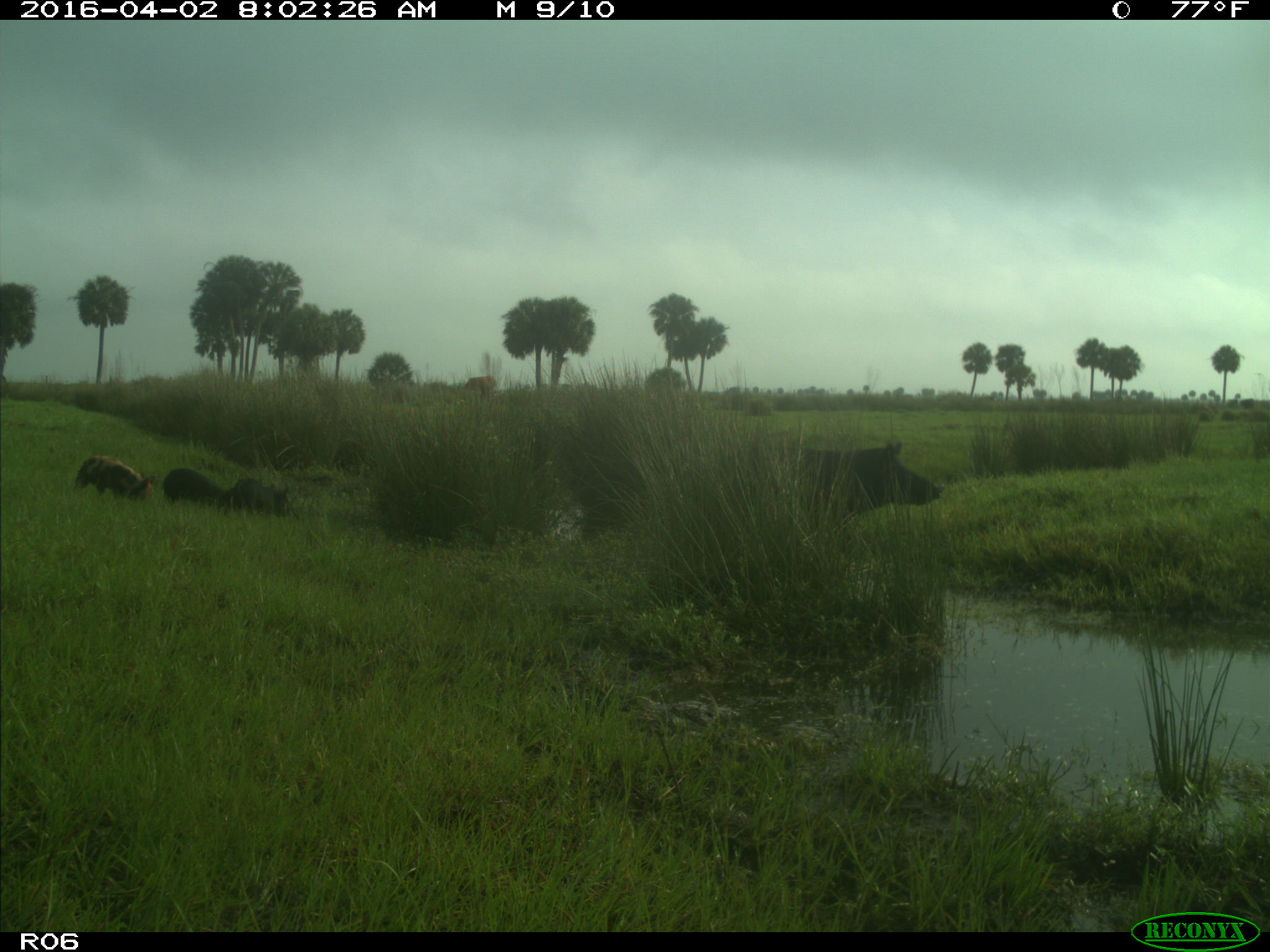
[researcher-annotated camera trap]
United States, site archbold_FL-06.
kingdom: Animalia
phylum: Chordata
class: Mammalia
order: Artiodactyla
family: Suidae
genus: Sus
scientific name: Sus scrofa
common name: wild boar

^^^^^^^^

▶ Problem description
Leave the pictures out and write out every entry exactly as given.

▶ Written answer
[researcher-annotated camera trap]
United States, site archbold_FL-06.
kingdom: Animalia
phylum: Chordata
class: Mammalia
order: Artiodactyla
family: Suidae
genus: Sus
scientific name: Sus scrofa
common name: wild boar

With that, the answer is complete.